§ EXERCISE TASK
Format every line of the items below as a numbered list, skipping blank lines. Leave the pictures out of the answer.
* Begin DATA RECORDS *
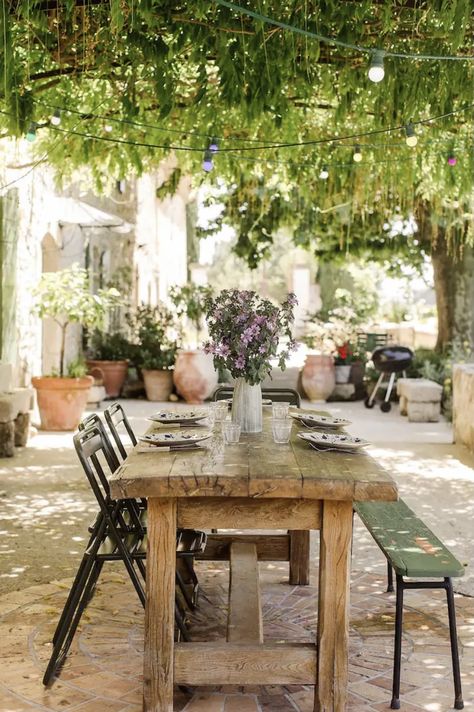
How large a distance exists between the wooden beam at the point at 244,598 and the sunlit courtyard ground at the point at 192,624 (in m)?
0.19

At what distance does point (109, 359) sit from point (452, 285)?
467 cm

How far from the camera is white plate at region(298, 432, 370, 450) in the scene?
10.2 ft

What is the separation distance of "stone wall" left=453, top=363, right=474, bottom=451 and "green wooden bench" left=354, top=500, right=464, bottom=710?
446cm

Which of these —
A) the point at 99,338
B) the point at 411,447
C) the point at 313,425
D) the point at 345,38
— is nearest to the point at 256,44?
the point at 345,38

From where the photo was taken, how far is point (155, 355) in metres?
11.9

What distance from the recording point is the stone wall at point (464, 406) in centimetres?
783

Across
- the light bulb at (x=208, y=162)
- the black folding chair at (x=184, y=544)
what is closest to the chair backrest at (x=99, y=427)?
the black folding chair at (x=184, y=544)

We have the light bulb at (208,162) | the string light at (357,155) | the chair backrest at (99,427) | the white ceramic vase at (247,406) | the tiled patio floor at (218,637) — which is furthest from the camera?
the string light at (357,155)

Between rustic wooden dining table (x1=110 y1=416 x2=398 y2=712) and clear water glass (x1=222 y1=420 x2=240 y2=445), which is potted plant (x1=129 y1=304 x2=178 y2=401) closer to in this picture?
clear water glass (x1=222 y1=420 x2=240 y2=445)

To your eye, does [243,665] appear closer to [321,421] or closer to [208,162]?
[321,421]

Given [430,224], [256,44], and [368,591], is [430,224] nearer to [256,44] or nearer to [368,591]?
[256,44]

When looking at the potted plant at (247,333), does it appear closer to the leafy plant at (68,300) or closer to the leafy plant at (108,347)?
the leafy plant at (68,300)

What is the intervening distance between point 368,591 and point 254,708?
130 centimetres

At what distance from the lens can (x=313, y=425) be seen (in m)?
3.77
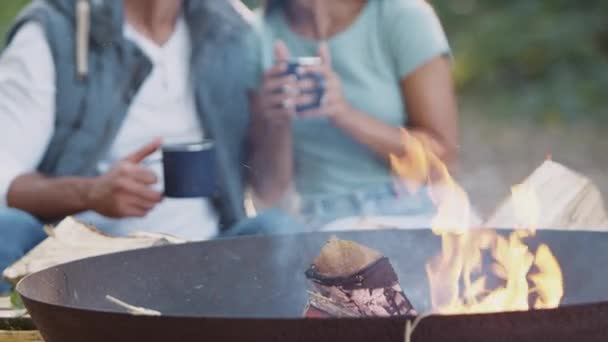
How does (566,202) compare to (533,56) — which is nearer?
(566,202)

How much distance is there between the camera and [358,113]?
3066 millimetres

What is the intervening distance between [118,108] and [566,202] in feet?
3.69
* End DATA RECORDS *
§ FINISHED TASK
1. How large a distance exists between the wooden beam at the point at 244,598 and the sunlit courtyard ground at the point at 192,624 (in m)?
2. 0.19
3. At what distance does point (109, 359) sit from point (452, 285)?
4. 467 cm
5. How far from the camera is white plate at region(298, 432, 370, 450) in the scene?
6. 10.2 ft
7. What is the separation distance of "stone wall" left=453, top=363, right=474, bottom=451 and "green wooden bench" left=354, top=500, right=464, bottom=710?
8. 446cm
9. Which of these —
10. A) the point at 99,338
11. B) the point at 411,447
12. C) the point at 313,425
13. D) the point at 345,38
14. — is nearest to the point at 256,44?
15. the point at 345,38
16. From where the photo was taken, how far is point (155, 355) in metres?
17. 11.9
18. What distance from the recording point is the stone wall at point (464, 406) in centimetres?
19. 783
20. Across
21. - the light bulb at (x=208, y=162)
22. - the black folding chair at (x=184, y=544)
23. what is closest to the chair backrest at (x=99, y=427)?
24. the black folding chair at (x=184, y=544)
25. We have the light bulb at (208,162) | the string light at (357,155) | the chair backrest at (99,427) | the white ceramic vase at (247,406) | the tiled patio floor at (218,637) — which is furthest from the camera?
26. the string light at (357,155)
27. Between rustic wooden dining table (x1=110 y1=416 x2=398 y2=712) and clear water glass (x1=222 y1=420 x2=240 y2=445), which is potted plant (x1=129 y1=304 x2=178 y2=401) closer to in this picture?
28. clear water glass (x1=222 y1=420 x2=240 y2=445)
29. To your eye, does [243,665] appear closer to [321,421] or closer to [208,162]?
30. [321,421]
31. Given [430,224], [256,44], and [368,591], is [430,224] nearer to [256,44] or nearer to [368,591]?
32. [256,44]
33. When looking at the potted plant at (247,333), does it appear closer to the leafy plant at (68,300) or closer to the leafy plant at (108,347)?
34. the leafy plant at (68,300)
35. What is the intervening distance between point 368,591 and point 254,708?
36. 130 centimetres
37. At what distance from the lens can (x=313, y=425) be seen (in m)?
38. 3.77
39. How does (566,202) compare to (533,56) — which is nearer?
40. (566,202)
41. How much distance is there between the camera and [358,113]?
42. 3066 millimetres
43. What is the intervening distance between [118,108] and [566,202] in feet?
44. 3.69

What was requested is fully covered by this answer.